Times have changed from the 1970’s and so has how we include individuals with disabilities. I write as a sister who witnessed how my older sister was a part of these changes. When many children would be attending kindergarten or daycare, I remember accompanying my parents as they went to various places to have my sister tested. Can she speak, listen, comprehend, walk and balance on one foot? Following the assessment, I remember her moving away from home when she was about 5 and half, to go live at Woodlands in British Columbia. When we would pick her up for a family visit, I can recall seeing the padded rooms, people with helmets, some in wheelchairs while I was walking the halls to get to the children’s ward. While at Woodlands, she was taken on a bus out of the institution to attend a special school, which was a rarity at this time. Our father recalls while driving to work catching a glimpse of her, alone on the bus as she went to school. 

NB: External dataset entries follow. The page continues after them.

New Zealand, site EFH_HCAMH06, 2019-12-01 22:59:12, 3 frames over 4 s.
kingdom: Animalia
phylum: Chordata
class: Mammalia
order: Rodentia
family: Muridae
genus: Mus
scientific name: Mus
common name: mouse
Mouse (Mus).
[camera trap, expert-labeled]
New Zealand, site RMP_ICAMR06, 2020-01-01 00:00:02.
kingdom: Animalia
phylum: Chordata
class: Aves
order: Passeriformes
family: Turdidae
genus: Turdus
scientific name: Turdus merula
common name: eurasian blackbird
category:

There was something different about her class pictures from mine. Her classes were smaller and only had people with disabilities, mine were larger and did not have anyone with a disability. Yet, when I would visit her class, the children were much like my friends and I, laughing, curious and engaged with the learning materials around them. She would learn life skills, while I learned reading, writing and arithmetic.

In the 1980’s plans were set for Woodlands to close and the residents were going to be moved out to smaller group homes. The group home that my sister went to was part of the neighbourhood, which enabled the residents to be part of the community as they went on walks, to the grocery store, enjoyed meals out and attended day programs.

I remember the impact of my sister’s assessments on my mother and how it would send her into depression. The assessment focused on things my sister could not do and may never do. Yet, my sister had many talents, which did not show up on assessments. She had the ability to notice when people were sad, angry or quiet and would ask…‘you happy?’ She remembered people she met and called everyone a friend. When she saw someone trying, she encouraged them, for she knew it was about being part of something and being a friend that matters.

Times have changed; gone are large locked institutions, now we see people with disabilities working, socializing, and enjoying life as a part of our neighbourhood, schools and families.